Apprendre ses
gammes ?
Hervé
Allesant
Trouver sa voie, rechercher
l’authentique.
« Monsieur, vous comprenez
bien qu’avant de faire un concert, il faut apprendre ses
gammes. C’est pareil avec la classe : avant de faire “du
Freinet”, il faut maitriser les techniques traditionnelles
d’enseignement ». L’inspecteur tente de
prendre une image qui me parlera. La guitare accrochée au
mur lui inspire une métaphore musicale qu’il imagine
pouvoir faire mouche. Ce jour-là, jour de validation de mon
année de Professeur des Écoles stagiaire, je préfère me
mordre la langue plutôt que lui répondre. Quelle aurait été
ma réponse ? Je vous la livre
aujourd’hui.
Dans l’immense majorité
des cultures dans le monde, la musique ne s’écrit pas.

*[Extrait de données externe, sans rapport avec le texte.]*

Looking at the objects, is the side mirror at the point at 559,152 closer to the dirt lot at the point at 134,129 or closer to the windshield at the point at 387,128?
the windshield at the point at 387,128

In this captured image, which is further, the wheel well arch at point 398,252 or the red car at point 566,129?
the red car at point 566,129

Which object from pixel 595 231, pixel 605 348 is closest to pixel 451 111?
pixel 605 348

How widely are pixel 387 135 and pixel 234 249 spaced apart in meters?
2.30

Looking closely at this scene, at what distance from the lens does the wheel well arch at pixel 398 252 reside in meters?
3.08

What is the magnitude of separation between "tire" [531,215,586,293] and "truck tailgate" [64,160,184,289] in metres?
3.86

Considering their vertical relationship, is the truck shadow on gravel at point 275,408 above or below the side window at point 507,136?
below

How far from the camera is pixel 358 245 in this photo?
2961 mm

Tout
se transmet de façon orale : l’enfant joue parmi des
musiciens sur un instrument qui n’est pas forcément à sa
taille, et où aucun cours formel ne lui est imposé.
Parfois, un enfant qui semble plus rapide que les autres
est pris sous l’aile d’un musicien confirmé, pour accélérer
ses progrès. Mais l’immense majorité de la pratique est
celle d’un amateur et surtout elle n’est pas hiérarchisée,
dans le temps ou selon une valeur. J’aurais pu lui donner
les dizaines d’exemples qui me viennent de musiciens qui
n’ont pas « fait de gammes », mais qui ont trouvé leur voie
sur leur instrument. Des musiciens
virtuoses, mais
aussi ces hommes et ces femmes qui font de la musique au
coin des rues, dont les notes ne seront jamais fixées sur
un disque.

Et c’est la même
chose dans nos salles de classe. Je n’ai pas attendu de
maitriser quoi que ce soit pour entrer en pédagogie
Freinet. Je constatais que ce qu’on attendait de moi ne
marchait pas. Une partie des élèves avaient fini leur
travail avant que d’autres aient trouvé leur crayon à
papier… Et les premiers s’ennuyaient, ou allaient sur des
activités de « délestage » en attendant que les autres
finissent. Et parfois, les derniers ne finissaient jamais.
J’ai donc proposé à ceux qui terminaient en premier
d’écrire un article pour un journal de classe que nous
avions décidé de mettre en place. Et les élèves se sont
pris au jeu. Malheureusement, ceux qui avaient le plus de
mal n’avaient jamais de temps pour écrire
dans le journal. Nous avons donc
rapidement mis en place un atelier de journalistes. Tous
les élèves pouvaient, s’ils le voulaient, produire un
article : quand on inverse le rapport au savoir,
c’est-à-dire quand on met les élèves en situation de
création, ils ajustent le niveau de leur production à leur
niveau réel. Comme en musique, on peut se retrouver en
échec face à une partition trop difficile à jouer.
Cependant, tout le monde peut commencer à improviser un
rythme ou une mélodie sur un instrument avec un petit
moment de tâtonnement.
Dans ce premier journal,
un article sur le judo, sur la
visite d’une exposition de César le sculpteur, un
compte rendu de notre activité piscine. Les voix
authentiques des enfants, de leurs centres
d’intérêt.
Tant que nous verrons
l’enseignement comme nous voyons la musique, c’est-à-dire
en mesurant la valeur d’un musicien à l’aune de sa capacité
à jouer les Caprices de Paganini, du Chopin, ou du
Hendrix, nous passerons à côté de ce que nous devrions
faire en tant qu’enseignant : que chacun trouve sa voie, en
ce qu’elle a d’authentique à apporter au
Monde. Ça ne sera
pas parfait, ça ne sera pas forcément ce qui sera attendu
par l’institution, mais ça sera authentique.